32 Miss. 194 | Miss. | 1856
delivered the opinion of the court.
The record in this case presents a question arising under the act to change the form of pleading in the Circuit Courts.
The suit was originally instituted in the name of Malley Fox, the nominal plaintiff; for the use of Wiley B. Woodward, against the defendants in error. At the return the defendants pleaded in abatement, that.Malley Fox was dead before the commencement of the suit. Woodward, the real plaintiff, confessed the plea, and upon motion was allowed by the court to amend his declaration by striking out the name of Fox, and inserting that of Samuel Den-ton, his administrator. Whereupon the defendants filed several pleas to the action, on which issue was joined, and the cause continued. At the ensuing term the defendants moved to dismiss the cause, for the same reason which at the previous term was pleaded in abatement. This motion was sustained, and the suit dismissed.

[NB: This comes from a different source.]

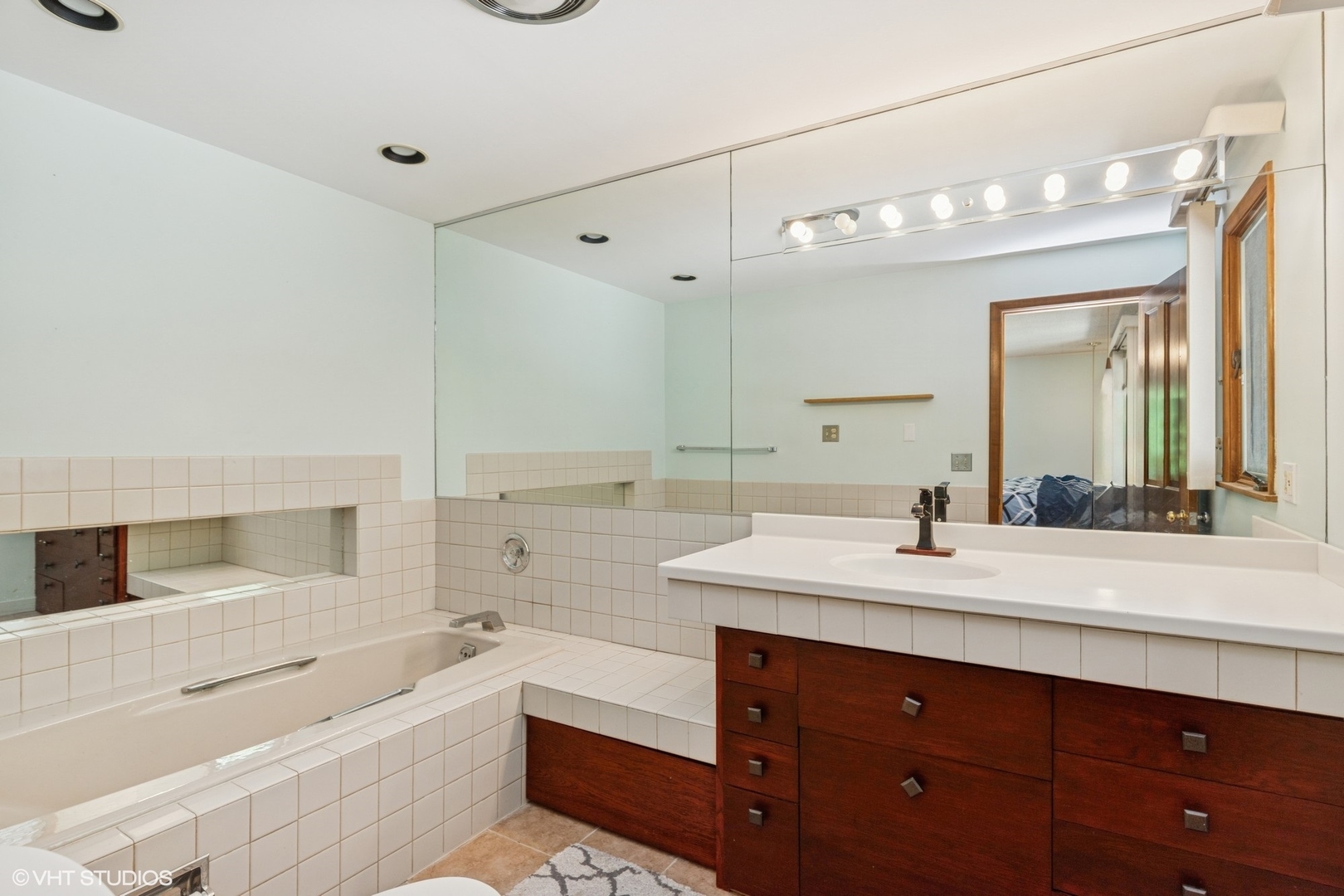 4363 Oak Leaf, Long Grove, IL 60047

If it were conceded to have been improper to allow the amendment to be made, the method of correcting it was certainly not by motion to dismiss the suit at a subsequent term, the defendants in the meantime having pleaded to the action. Their only remedy was by appeal or writ of error to this court, prosecuted after final judgment.
But the amendment was fully authorized by the statute. The thirteenth and fourteenth sections of which provide that the “court may. at any time amend the pleadings by striking out or adding the name of any partyand that “suit may be instituted against a party by a fictitious name, and when his true name is ascertained it may be inserted.” Art. 185, p. 62.
Judgment reversed, and cause remanded.